Task objective: Copy every one of the following entries word for word.

Exercise material:
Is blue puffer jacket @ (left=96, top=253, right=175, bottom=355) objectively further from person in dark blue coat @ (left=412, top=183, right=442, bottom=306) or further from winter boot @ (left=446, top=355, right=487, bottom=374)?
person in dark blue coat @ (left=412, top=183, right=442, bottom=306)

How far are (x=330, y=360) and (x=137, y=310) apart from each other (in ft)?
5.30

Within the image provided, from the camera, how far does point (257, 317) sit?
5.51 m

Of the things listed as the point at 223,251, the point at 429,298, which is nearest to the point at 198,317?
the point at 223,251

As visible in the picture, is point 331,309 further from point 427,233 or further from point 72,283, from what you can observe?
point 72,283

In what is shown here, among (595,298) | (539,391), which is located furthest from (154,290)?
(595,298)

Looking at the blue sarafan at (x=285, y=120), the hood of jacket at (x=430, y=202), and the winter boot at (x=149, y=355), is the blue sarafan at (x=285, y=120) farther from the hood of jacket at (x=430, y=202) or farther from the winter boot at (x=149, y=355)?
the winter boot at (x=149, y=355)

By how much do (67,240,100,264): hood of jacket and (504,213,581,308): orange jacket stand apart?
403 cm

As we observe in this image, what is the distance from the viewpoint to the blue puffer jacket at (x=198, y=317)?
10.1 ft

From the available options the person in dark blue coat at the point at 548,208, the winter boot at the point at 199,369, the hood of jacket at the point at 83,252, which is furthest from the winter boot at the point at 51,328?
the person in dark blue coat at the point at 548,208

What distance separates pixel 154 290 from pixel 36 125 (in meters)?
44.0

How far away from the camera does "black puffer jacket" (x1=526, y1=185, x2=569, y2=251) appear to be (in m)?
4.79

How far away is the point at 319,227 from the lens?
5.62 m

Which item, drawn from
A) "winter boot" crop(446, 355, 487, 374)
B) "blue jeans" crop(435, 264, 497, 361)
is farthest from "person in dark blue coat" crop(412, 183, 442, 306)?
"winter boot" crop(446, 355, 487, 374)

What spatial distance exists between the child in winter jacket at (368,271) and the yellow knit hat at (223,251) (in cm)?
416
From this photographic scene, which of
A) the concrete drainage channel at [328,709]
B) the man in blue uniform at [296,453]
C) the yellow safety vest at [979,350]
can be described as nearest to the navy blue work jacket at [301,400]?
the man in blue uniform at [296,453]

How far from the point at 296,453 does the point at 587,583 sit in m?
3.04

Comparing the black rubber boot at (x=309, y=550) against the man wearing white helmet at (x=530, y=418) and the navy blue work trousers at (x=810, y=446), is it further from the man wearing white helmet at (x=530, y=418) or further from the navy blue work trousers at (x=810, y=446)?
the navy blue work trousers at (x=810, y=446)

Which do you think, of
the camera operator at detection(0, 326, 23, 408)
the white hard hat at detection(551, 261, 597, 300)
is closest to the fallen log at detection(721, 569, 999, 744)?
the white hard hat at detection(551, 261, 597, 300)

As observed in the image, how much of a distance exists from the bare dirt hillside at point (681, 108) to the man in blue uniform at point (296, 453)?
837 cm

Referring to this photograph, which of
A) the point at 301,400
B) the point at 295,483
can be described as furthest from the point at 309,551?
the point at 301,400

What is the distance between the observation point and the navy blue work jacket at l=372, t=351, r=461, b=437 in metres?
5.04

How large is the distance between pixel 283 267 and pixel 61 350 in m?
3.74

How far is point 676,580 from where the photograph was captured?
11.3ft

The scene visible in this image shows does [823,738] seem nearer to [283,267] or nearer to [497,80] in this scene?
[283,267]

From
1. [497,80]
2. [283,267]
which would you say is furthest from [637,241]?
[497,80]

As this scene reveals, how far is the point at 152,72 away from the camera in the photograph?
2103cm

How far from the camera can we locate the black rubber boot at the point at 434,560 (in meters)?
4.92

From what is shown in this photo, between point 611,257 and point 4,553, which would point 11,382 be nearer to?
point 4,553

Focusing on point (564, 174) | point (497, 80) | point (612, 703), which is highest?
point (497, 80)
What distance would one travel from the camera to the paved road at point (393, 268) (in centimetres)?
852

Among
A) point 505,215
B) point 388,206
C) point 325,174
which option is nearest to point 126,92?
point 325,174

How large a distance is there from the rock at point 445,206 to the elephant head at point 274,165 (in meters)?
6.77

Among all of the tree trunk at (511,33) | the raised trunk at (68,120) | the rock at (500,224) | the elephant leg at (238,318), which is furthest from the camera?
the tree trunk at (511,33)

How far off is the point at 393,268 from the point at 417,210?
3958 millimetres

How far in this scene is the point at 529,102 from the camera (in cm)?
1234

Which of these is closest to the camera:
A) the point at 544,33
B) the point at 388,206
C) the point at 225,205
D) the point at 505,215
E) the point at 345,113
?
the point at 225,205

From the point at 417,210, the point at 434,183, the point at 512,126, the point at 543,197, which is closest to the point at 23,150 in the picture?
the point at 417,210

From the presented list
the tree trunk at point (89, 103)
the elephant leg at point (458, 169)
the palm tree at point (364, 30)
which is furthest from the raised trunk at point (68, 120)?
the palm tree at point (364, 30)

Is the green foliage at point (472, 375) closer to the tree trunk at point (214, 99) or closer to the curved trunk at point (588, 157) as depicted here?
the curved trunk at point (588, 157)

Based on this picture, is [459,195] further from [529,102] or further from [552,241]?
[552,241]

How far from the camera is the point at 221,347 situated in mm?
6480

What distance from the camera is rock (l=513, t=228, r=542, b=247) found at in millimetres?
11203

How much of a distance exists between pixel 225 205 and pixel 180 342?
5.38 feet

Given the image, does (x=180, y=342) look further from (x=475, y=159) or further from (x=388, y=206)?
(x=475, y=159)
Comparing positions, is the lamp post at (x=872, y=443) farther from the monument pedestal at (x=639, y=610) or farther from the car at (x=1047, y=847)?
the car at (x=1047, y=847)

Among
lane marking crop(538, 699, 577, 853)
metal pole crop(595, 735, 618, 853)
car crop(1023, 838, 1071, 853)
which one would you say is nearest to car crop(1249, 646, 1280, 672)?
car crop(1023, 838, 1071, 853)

Correct result:
Is blue puffer jacket @ (left=96, top=253, right=175, bottom=355) objectively further from person in dark blue coat @ (left=412, top=183, right=442, bottom=306) or further from winter boot @ (left=446, top=355, right=487, bottom=374)?
person in dark blue coat @ (left=412, top=183, right=442, bottom=306)

How far are (x=330, y=360) and (x=137, y=310) apart from each other (in ft)?
5.30

Within the image provided, from the camera, how far does point (257, 317) sit?
5.51 m

Of the things listed as the point at 223,251, the point at 429,298, which is nearest to the point at 198,317?
the point at 223,251

As visible in the picture, is point 331,309 further from point 427,233 or further from point 72,283, from what you can observe?
point 72,283

In what is shown here, among (595,298) | (539,391), which is located furthest from (154,290)?
(595,298)

Looking at the blue sarafan at (x=285, y=120), the hood of jacket at (x=430, y=202), and the winter boot at (x=149, y=355), is the blue sarafan at (x=285, y=120) farther from the hood of jacket at (x=430, y=202) or farther from the winter boot at (x=149, y=355)?
the winter boot at (x=149, y=355)

By how much do (67,240,100,264): hood of jacket and (504,213,581,308): orange jacket stand apart?
403 cm

As we observe in this image, what is the distance from the viewpoint to the blue puffer jacket at (x=198, y=317)?
10.1 ft

From the available options the person in dark blue coat at the point at 548,208, the winter boot at the point at 199,369, the hood of jacket at the point at 83,252, which is furthest from the winter boot at the point at 51,328?
the person in dark blue coat at the point at 548,208

What distance separates pixel 154 290 from pixel 36 125 (in meters)?
44.0

How far away from the camera does "black puffer jacket" (x1=526, y1=185, x2=569, y2=251) appear to be (in m)?
4.79

How far away is the point at 319,227 from the lens?
5.62 m

Which item, drawn from
A) "winter boot" crop(446, 355, 487, 374)
B) "blue jeans" crop(435, 264, 497, 361)
is farthest from "person in dark blue coat" crop(412, 183, 442, 306)?
"winter boot" crop(446, 355, 487, 374)

What spatial distance exists between the child in winter jacket at (368,271) and the yellow knit hat at (223,251) (in cm)?
416
From this photographic scene, which of
A) the concrete drainage channel at [328,709]
B) the man in blue uniform at [296,453]
C) the yellow safety vest at [979,350]
can be described as nearest to the navy blue work jacket at [301,400]?
the man in blue uniform at [296,453]

How far from the point at 296,453 does the point at 587,583 sit in m?
3.04

Comparing the black rubber boot at (x=309, y=550) against the man wearing white helmet at (x=530, y=418) and the navy blue work trousers at (x=810, y=446), is it further from the man wearing white helmet at (x=530, y=418) or further from the navy blue work trousers at (x=810, y=446)?
the navy blue work trousers at (x=810, y=446)

Which do you think, of
the camera operator at detection(0, 326, 23, 408)
the white hard hat at detection(551, 261, 597, 300)
is closest to the fallen log at detection(721, 569, 999, 744)?
the white hard hat at detection(551, 261, 597, 300)

As observed in the image, how much of a distance exists from the bare dirt hillside at point (681, 108) to the man in blue uniform at point (296, 453)?
837 cm

Referring to this photograph, which of
A) the point at 301,400
B) the point at 295,483
can be described as furthest from the point at 309,551?
the point at 301,400

What is the distance between the observation point and the navy blue work jacket at l=372, t=351, r=461, b=437 in metres?
5.04

How large is the distance between pixel 283 267 and pixel 61 350 in m?
3.74

How far is point 676,580 from where the photograph was captured?
11.3ft

The scene visible in this image shows does [823,738] seem nearer to [283,267] or nearer to [497,80] in this scene?
[283,267]

From
1. [497,80]
2. [283,267]
which would you say is furthest from [637,241]?
[497,80]

As this scene reveals, how far is the point at 152,72 away from the camera in the photograph?
2103cm

How far from the camera can we locate the black rubber boot at the point at 434,560 (in meters)?
4.92

From what is shown in this photo, between point 611,257 and point 4,553, which would point 11,382 be nearer to?
point 4,553

Focusing on point (564, 174) | point (497, 80) | point (612, 703), which is highest?
point (497, 80)
What distance would one travel from the camera to the paved road at point (393, 268) (in centimetres)?
852

Among
A) point 505,215
B) point 388,206
C) point 325,174
which option is nearest to point 126,92?
point 325,174

How large a distance is there from the rock at point 445,206 to the elephant head at point 274,165 (in meters)?
6.77

Among all of the tree trunk at (511,33) | the raised trunk at (68,120) | the rock at (500,224) | the elephant leg at (238,318), which is furthest from the camera?
the tree trunk at (511,33)

How far off is the point at 393,268 from the point at 417,210?
3958 millimetres

How far in this scene is the point at 529,102 from the camera (in cm)?
1234

Which of these is closest to the camera:
A) the point at 544,33
B) the point at 388,206
C) the point at 225,205
D) the point at 505,215
E) the point at 345,113
?
the point at 225,205

From the point at 417,210, the point at 434,183, the point at 512,126, the point at 543,197, which is closest to the point at 23,150 in the picture?
the point at 417,210

From the presented list
the tree trunk at point (89, 103)
the elephant leg at point (458, 169)
the palm tree at point (364, 30)
which is furthest from the raised trunk at point (68, 120)?
the palm tree at point (364, 30)

Is the green foliage at point (472, 375) closer to the tree trunk at point (214, 99) or closer to the curved trunk at point (588, 157) as depicted here?
the curved trunk at point (588, 157)

Based on this picture, is [459,195] further from [529,102] or further from [552,241]?
[552,241]

How far from the camera is the point at 221,347 situated in mm?
6480

What distance from the camera is rock (l=513, t=228, r=542, b=247) found at in millimetres?
11203

How much of a distance exists between pixel 225 205 and pixel 180 342?
5.38 feet

Given the image, does (x=180, y=342) look further from (x=475, y=159) or further from (x=388, y=206)?
(x=475, y=159)
Comparing positions, is the lamp post at (x=872, y=443) farther from the monument pedestal at (x=639, y=610) or farther from the car at (x=1047, y=847)?
the car at (x=1047, y=847)

Among
lane marking crop(538, 699, 577, 853)
metal pole crop(595, 735, 618, 853)
car crop(1023, 838, 1071, 853)
which one would you say is nearest to car crop(1249, 646, 1280, 672)?
car crop(1023, 838, 1071, 853)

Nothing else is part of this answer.